Scientometric indicators have been developed to estimate objectively a scholar's contribution to science. Based on these indicators, academic society decides whether you would be awarded a grant, a scholarship or a title, whether you would be admitted to participation in a scientific competition or an international project. From the message below you will learn how to calculate and analyze one of the most significant indicators, the h-index.
Logically, the more articles a scientist writes, the higher any indicator would be. However, that's not quite true. The cornerstone of the h-index is not only the evaluation of the quantity of a scholar’s articles, but also of their quality.

Who developed the h-index?

In 2005, Jorge Hirsch, an Argentine-American professor, suggested a new method to quantify a scientist's academic contribution. This method takes into account both the number of articles published by a particular scientist and the number of their citations.

How to calculate the h-index?

H-index is a number that shows that at least h papers have been cited at least h times. Here is an example:
A young scientist P. has published 5 articles. The first one was cited 10 times, the second one- 6 times, the third and the fourth - 3 times each, and the fifth one was cited once.
The article number The number of citation
1 10
2 6
3 3
4 3
5 1

The h-index in this case will be 3 because at least 3 papers have been cited at least 3 times. If someone cites the third and fourth articles at least one more time each, the h-index of the scientist P. will be equal to 4 because then 4 articles will be mentioned 4 times.The number of articles in this case matters because it limits the maximum value of the h-index (for the scientist P. it is 5). Even if a scientist writes a single article that will be cited 1000 times, his h-index will still be equal to 1. On the other hand, a professor after 50 years of career can have had several hundred articles published with one or two citations per paper. Thus, he may have the h-index at the same level as a young researcher.
The ranges of h-index values for various categories of scientists are as follows:
  • a world-famous scientist - 16 and more;
  • a member of the dissertation board - 11-15;
  • a PhD - 3-10;
  • a master, a young researcher - 0-2.
The contribution of a group of scientists, a university or even of a country could be evaluated according to the same method.

How to know the h-index of a particular scientist?

There is no need to calculate the h-index yourself because various analytical databases provide this information. Each of them will give an indicator based on their own lists of references in the articles. Thus, the h-index in different databases will be different for the same scientist.
  • H-index in Scopus
Although Scopus has limited its functions in Russia, the h-index of a particular author can still be found. To do this, you can consult the website.

§ **SUPPLIED MATERIAL**:
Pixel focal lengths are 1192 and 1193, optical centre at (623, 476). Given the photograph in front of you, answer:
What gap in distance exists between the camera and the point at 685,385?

§ **DO THIS**: In the h-index text, reproduce everything from "Logically, the more" down to "calculate the h-index?".

§ **SOLUTION TO THIS TASK**:
Logically, the more articles a scientist writes, the higher any indicator would be. However, that's not quite true. The cornerstone of the h-index is not only the evaluation of the quantity of a scholar’s articles, but also of their quality.

Who developed the h-index?

In 2005, Jorge Hirsch, an Argentine-American professor, suggested a new method to quantify a scientist's academic contribution. This method takes into account both the number of articles published by a particular scientist and the number of their citations.

How to calculate the h-index?